▶ **EXERCISE INSTRUCTIONS**
Return the Steven Koonin interview transcript that follows, word for word and in full.

Koonin sees social sciences as key to future research
DOI: 10.1063/PT.4.0580
Steven Koonin, whom the US Senate confirmed as the Department of Energy’s undersecretary of science in April 2009, resigned on 18 November. A former Caltech provost and chief scientist at BP, Koonin is now working at the Institute for Defense Analyses, an Alexandria, Virginia, think tank that provides advice to the White House Office of Science and Technology Policy, NSF, the Department of Defense, and the National Security Agency. The following is an edited transcript of his 22 November conversation with Physics Today.
PT : Why did you decide to leave DOE?
KOONIN : When I took on the quadrennial technology review (QTR) in January I told the secretary I’d be happy to do that, but that was probably the note upon which I wanted to leave the department. More generally, if you’ve never been inside the government, government years are like dog years, and two and a half years makes it feel like it’s about time to step down. Plus I had done pretty much what I had set out to do, which was to move along some technology programs—exascale [computing], inertial fusion—and give a greater shape and coherence to what the department does overall, and in particular what it would do in energy. There was a strategic plan issued last March and I was the principal architect of that document.
PT : Will the QTR and the strategic plan have any impact on setting budget priorities?
KOONIN : One of the problems with the department is that it is appropriated and authorized by multiple entities. And there are separate examiners for nuclear energy, for fossil energy, for renewables, and they’re all sort of trying to do the same thing. Why is it we have separate examiners at the Office of Management and Budget? We don’t get as much synergy, as much coordination as we would like, and the QTR is some attempt to lay all that out and try to get a more coordinated story.

▶ **LISTED ENTRIES**

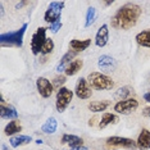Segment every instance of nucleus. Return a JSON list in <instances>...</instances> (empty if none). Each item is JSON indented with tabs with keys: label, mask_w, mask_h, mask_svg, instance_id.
<instances>
[{
	"label": "nucleus",
	"mask_w": 150,
	"mask_h": 150,
	"mask_svg": "<svg viewBox=\"0 0 150 150\" xmlns=\"http://www.w3.org/2000/svg\"><path fill=\"white\" fill-rule=\"evenodd\" d=\"M74 94L78 99H88L93 95L91 87L88 85L86 78H80L76 83V88H74Z\"/></svg>",
	"instance_id": "6e6552de"
},
{
	"label": "nucleus",
	"mask_w": 150,
	"mask_h": 150,
	"mask_svg": "<svg viewBox=\"0 0 150 150\" xmlns=\"http://www.w3.org/2000/svg\"><path fill=\"white\" fill-rule=\"evenodd\" d=\"M108 40H109L108 25H103L96 32V36H95V44H96V46H99V47H103L108 44Z\"/></svg>",
	"instance_id": "f8f14e48"
},
{
	"label": "nucleus",
	"mask_w": 150,
	"mask_h": 150,
	"mask_svg": "<svg viewBox=\"0 0 150 150\" xmlns=\"http://www.w3.org/2000/svg\"><path fill=\"white\" fill-rule=\"evenodd\" d=\"M36 87H37V91L39 94L41 95L42 98H50L53 94V88H54V85L50 82L47 78L45 77H39L36 81Z\"/></svg>",
	"instance_id": "1a4fd4ad"
},
{
	"label": "nucleus",
	"mask_w": 150,
	"mask_h": 150,
	"mask_svg": "<svg viewBox=\"0 0 150 150\" xmlns=\"http://www.w3.org/2000/svg\"><path fill=\"white\" fill-rule=\"evenodd\" d=\"M107 144L113 145V146H123V148H127V149H136L137 148L136 141H134L132 139L119 137V136H112V137L107 139Z\"/></svg>",
	"instance_id": "9d476101"
},
{
	"label": "nucleus",
	"mask_w": 150,
	"mask_h": 150,
	"mask_svg": "<svg viewBox=\"0 0 150 150\" xmlns=\"http://www.w3.org/2000/svg\"><path fill=\"white\" fill-rule=\"evenodd\" d=\"M53 49H54V41L52 39H47L41 49V54H49L53 52Z\"/></svg>",
	"instance_id": "bb28decb"
},
{
	"label": "nucleus",
	"mask_w": 150,
	"mask_h": 150,
	"mask_svg": "<svg viewBox=\"0 0 150 150\" xmlns=\"http://www.w3.org/2000/svg\"><path fill=\"white\" fill-rule=\"evenodd\" d=\"M57 127H58L57 119L54 118V117H50V118L45 122V123L42 125L41 131L44 132V134H54V132L57 131Z\"/></svg>",
	"instance_id": "4be33fe9"
},
{
	"label": "nucleus",
	"mask_w": 150,
	"mask_h": 150,
	"mask_svg": "<svg viewBox=\"0 0 150 150\" xmlns=\"http://www.w3.org/2000/svg\"><path fill=\"white\" fill-rule=\"evenodd\" d=\"M62 144H67V145H69L71 148H78V146H82L83 140L76 135L66 134V135H63V137H62Z\"/></svg>",
	"instance_id": "2eb2a0df"
},
{
	"label": "nucleus",
	"mask_w": 150,
	"mask_h": 150,
	"mask_svg": "<svg viewBox=\"0 0 150 150\" xmlns=\"http://www.w3.org/2000/svg\"><path fill=\"white\" fill-rule=\"evenodd\" d=\"M66 82V77L64 76H60V77H57L55 78V81H54V85H55V86H59V83L62 85V83H64Z\"/></svg>",
	"instance_id": "c85d7f7f"
},
{
	"label": "nucleus",
	"mask_w": 150,
	"mask_h": 150,
	"mask_svg": "<svg viewBox=\"0 0 150 150\" xmlns=\"http://www.w3.org/2000/svg\"><path fill=\"white\" fill-rule=\"evenodd\" d=\"M131 94V87H128V86H125V87H121V88H118L117 91L114 93V98L117 99V100H126L127 99V96Z\"/></svg>",
	"instance_id": "393cba45"
},
{
	"label": "nucleus",
	"mask_w": 150,
	"mask_h": 150,
	"mask_svg": "<svg viewBox=\"0 0 150 150\" xmlns=\"http://www.w3.org/2000/svg\"><path fill=\"white\" fill-rule=\"evenodd\" d=\"M135 40L139 45L144 47H150V30H145V31L139 32L135 37Z\"/></svg>",
	"instance_id": "f3484780"
},
{
	"label": "nucleus",
	"mask_w": 150,
	"mask_h": 150,
	"mask_svg": "<svg viewBox=\"0 0 150 150\" xmlns=\"http://www.w3.org/2000/svg\"><path fill=\"white\" fill-rule=\"evenodd\" d=\"M32 141L31 136H26V135H19V136H14L9 140L11 145L13 148H18V146H22V145H27Z\"/></svg>",
	"instance_id": "a211bd4d"
},
{
	"label": "nucleus",
	"mask_w": 150,
	"mask_h": 150,
	"mask_svg": "<svg viewBox=\"0 0 150 150\" xmlns=\"http://www.w3.org/2000/svg\"><path fill=\"white\" fill-rule=\"evenodd\" d=\"M69 150H87L86 146H78V148H71Z\"/></svg>",
	"instance_id": "7c9ffc66"
},
{
	"label": "nucleus",
	"mask_w": 150,
	"mask_h": 150,
	"mask_svg": "<svg viewBox=\"0 0 150 150\" xmlns=\"http://www.w3.org/2000/svg\"><path fill=\"white\" fill-rule=\"evenodd\" d=\"M98 67L100 68L101 73H108L115 69L117 62H115L114 58H112L109 55H101L98 60Z\"/></svg>",
	"instance_id": "9b49d317"
},
{
	"label": "nucleus",
	"mask_w": 150,
	"mask_h": 150,
	"mask_svg": "<svg viewBox=\"0 0 150 150\" xmlns=\"http://www.w3.org/2000/svg\"><path fill=\"white\" fill-rule=\"evenodd\" d=\"M95 18H96V9L90 6L86 12V21H85V27H90L93 23L95 22Z\"/></svg>",
	"instance_id": "a878e982"
},
{
	"label": "nucleus",
	"mask_w": 150,
	"mask_h": 150,
	"mask_svg": "<svg viewBox=\"0 0 150 150\" xmlns=\"http://www.w3.org/2000/svg\"><path fill=\"white\" fill-rule=\"evenodd\" d=\"M144 99L146 101H149V103H150V91H149V93H146V94H144Z\"/></svg>",
	"instance_id": "2f4dec72"
},
{
	"label": "nucleus",
	"mask_w": 150,
	"mask_h": 150,
	"mask_svg": "<svg viewBox=\"0 0 150 150\" xmlns=\"http://www.w3.org/2000/svg\"><path fill=\"white\" fill-rule=\"evenodd\" d=\"M60 27H62V22L58 21V22H55V23H53V25H50V30H52L54 33H57V32L60 30Z\"/></svg>",
	"instance_id": "cd10ccee"
},
{
	"label": "nucleus",
	"mask_w": 150,
	"mask_h": 150,
	"mask_svg": "<svg viewBox=\"0 0 150 150\" xmlns=\"http://www.w3.org/2000/svg\"><path fill=\"white\" fill-rule=\"evenodd\" d=\"M27 30V23H25L21 28L17 30L14 32H6L1 33L0 36V42L3 46H19L23 45V36Z\"/></svg>",
	"instance_id": "7ed1b4c3"
},
{
	"label": "nucleus",
	"mask_w": 150,
	"mask_h": 150,
	"mask_svg": "<svg viewBox=\"0 0 150 150\" xmlns=\"http://www.w3.org/2000/svg\"><path fill=\"white\" fill-rule=\"evenodd\" d=\"M139 108V101L136 99H126V100H121L114 105V112H117L119 114H131L132 112H135Z\"/></svg>",
	"instance_id": "0eeeda50"
},
{
	"label": "nucleus",
	"mask_w": 150,
	"mask_h": 150,
	"mask_svg": "<svg viewBox=\"0 0 150 150\" xmlns=\"http://www.w3.org/2000/svg\"><path fill=\"white\" fill-rule=\"evenodd\" d=\"M83 66V62L80 59H76V60H72L69 64H68V67L66 68V74L67 76H74L78 71H81V68Z\"/></svg>",
	"instance_id": "6ab92c4d"
},
{
	"label": "nucleus",
	"mask_w": 150,
	"mask_h": 150,
	"mask_svg": "<svg viewBox=\"0 0 150 150\" xmlns=\"http://www.w3.org/2000/svg\"><path fill=\"white\" fill-rule=\"evenodd\" d=\"M115 122H118V117L115 114L104 113L103 117H101L100 123H99V128H105L107 126H109L110 123H115Z\"/></svg>",
	"instance_id": "5701e85b"
},
{
	"label": "nucleus",
	"mask_w": 150,
	"mask_h": 150,
	"mask_svg": "<svg viewBox=\"0 0 150 150\" xmlns=\"http://www.w3.org/2000/svg\"><path fill=\"white\" fill-rule=\"evenodd\" d=\"M66 3L64 1H52L50 5L47 6L45 14H44V21L53 25L58 21H60V14H62V9Z\"/></svg>",
	"instance_id": "20e7f679"
},
{
	"label": "nucleus",
	"mask_w": 150,
	"mask_h": 150,
	"mask_svg": "<svg viewBox=\"0 0 150 150\" xmlns=\"http://www.w3.org/2000/svg\"><path fill=\"white\" fill-rule=\"evenodd\" d=\"M0 117L1 118H8V119H14L18 117V113L13 107H6V105L1 104L0 107Z\"/></svg>",
	"instance_id": "aec40b11"
},
{
	"label": "nucleus",
	"mask_w": 150,
	"mask_h": 150,
	"mask_svg": "<svg viewBox=\"0 0 150 150\" xmlns=\"http://www.w3.org/2000/svg\"><path fill=\"white\" fill-rule=\"evenodd\" d=\"M91 44V40L90 39H86V40H71L69 42V47L73 50L74 53H80V52H83L86 50Z\"/></svg>",
	"instance_id": "4468645a"
},
{
	"label": "nucleus",
	"mask_w": 150,
	"mask_h": 150,
	"mask_svg": "<svg viewBox=\"0 0 150 150\" xmlns=\"http://www.w3.org/2000/svg\"><path fill=\"white\" fill-rule=\"evenodd\" d=\"M109 107V101L103 100V101H91L88 104V109L94 113H99V112H104L105 109Z\"/></svg>",
	"instance_id": "b1692460"
},
{
	"label": "nucleus",
	"mask_w": 150,
	"mask_h": 150,
	"mask_svg": "<svg viewBox=\"0 0 150 150\" xmlns=\"http://www.w3.org/2000/svg\"><path fill=\"white\" fill-rule=\"evenodd\" d=\"M86 80L90 87L94 90H110L114 86L113 80L101 72H91Z\"/></svg>",
	"instance_id": "f03ea898"
},
{
	"label": "nucleus",
	"mask_w": 150,
	"mask_h": 150,
	"mask_svg": "<svg viewBox=\"0 0 150 150\" xmlns=\"http://www.w3.org/2000/svg\"><path fill=\"white\" fill-rule=\"evenodd\" d=\"M136 144H137L139 149H142V150L150 149V131H149V129L144 128L141 132H140Z\"/></svg>",
	"instance_id": "ddd939ff"
},
{
	"label": "nucleus",
	"mask_w": 150,
	"mask_h": 150,
	"mask_svg": "<svg viewBox=\"0 0 150 150\" xmlns=\"http://www.w3.org/2000/svg\"><path fill=\"white\" fill-rule=\"evenodd\" d=\"M21 131H22V126L19 125L18 121H11L5 126V129H4L6 136H13V135L18 134V132H21Z\"/></svg>",
	"instance_id": "412c9836"
},
{
	"label": "nucleus",
	"mask_w": 150,
	"mask_h": 150,
	"mask_svg": "<svg viewBox=\"0 0 150 150\" xmlns=\"http://www.w3.org/2000/svg\"><path fill=\"white\" fill-rule=\"evenodd\" d=\"M73 98V91H71L67 87H60L57 93V100H55V108L59 113H62L67 109V107L71 104Z\"/></svg>",
	"instance_id": "39448f33"
},
{
	"label": "nucleus",
	"mask_w": 150,
	"mask_h": 150,
	"mask_svg": "<svg viewBox=\"0 0 150 150\" xmlns=\"http://www.w3.org/2000/svg\"><path fill=\"white\" fill-rule=\"evenodd\" d=\"M142 115H144V117L150 118V107H146V108L142 109Z\"/></svg>",
	"instance_id": "c756f323"
},
{
	"label": "nucleus",
	"mask_w": 150,
	"mask_h": 150,
	"mask_svg": "<svg viewBox=\"0 0 150 150\" xmlns=\"http://www.w3.org/2000/svg\"><path fill=\"white\" fill-rule=\"evenodd\" d=\"M46 40H47L46 39V28L45 27H39L37 31L32 35V39H31V50L35 55L41 53V49H42Z\"/></svg>",
	"instance_id": "423d86ee"
},
{
	"label": "nucleus",
	"mask_w": 150,
	"mask_h": 150,
	"mask_svg": "<svg viewBox=\"0 0 150 150\" xmlns=\"http://www.w3.org/2000/svg\"><path fill=\"white\" fill-rule=\"evenodd\" d=\"M141 8L136 4H126L121 6L112 18V26L114 28L129 30L136 25L137 19L141 16Z\"/></svg>",
	"instance_id": "f257e3e1"
},
{
	"label": "nucleus",
	"mask_w": 150,
	"mask_h": 150,
	"mask_svg": "<svg viewBox=\"0 0 150 150\" xmlns=\"http://www.w3.org/2000/svg\"><path fill=\"white\" fill-rule=\"evenodd\" d=\"M76 54L77 53H74V52H68V53H66L63 55V58L60 59V62H59V64L57 66V72H63V71H66V68L68 67V64L71 63V60L73 59L74 57H76Z\"/></svg>",
	"instance_id": "dca6fc26"
}]
</instances>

▶ **SOLUTION TO THIS PROBLEM**
Koonin sees social sciences as key to future research
DOI: 10.1063/PT.4.0580
Steven Koonin, whom the US Senate confirmed as the Department of Energy’s undersecretary of science in April 2009, resigned on 18 November. A former Caltech provost and chief scientist at BP, Koonin is now working at the Institute for Defense Analyses, an Alexandria, Virginia, think tank that provides advice to the White House Office of Science and Technology Policy, NSF, the Department of Defense, and the National Security Agency. The following is an edited transcript of his 22 November conversation with Physics Today.
PT : Why did you decide to leave DOE?
KOONIN : When I took on the quadrennial technology review (QTR) in January I told the secretary I’d be happy to do that, but that was probably the note upon which I wanted to leave the department. More generally, if you’ve never been inside the government, government years are like dog years, and two and a half years makes it feel like it’s about time to step down. Plus I had done pretty much what I had set out to do, which was to move along some technology programs—exascale [computing], inertial fusion—and give a greater shape and coherence to what the department does overall, and in particular what it would do in energy. There was a strategic plan issued last March and I was the principal architect of that document.
PT : Will the QTR and the strategic plan have any impact on setting budget priorities?
KOONIN : One of the problems with the department is that it is appropriated and authorized by multiple entities. And there are separate examiners for nuclear energy, for fossil energy, for renewables, and they’re all sort of trying to do the same thing. Why is it we have separate examiners at the Office of Management and Budget? We don’t get as much synergy, as much coordination as we would like, and the QTR is some attempt to lay all that out and try to get a more coordinated story.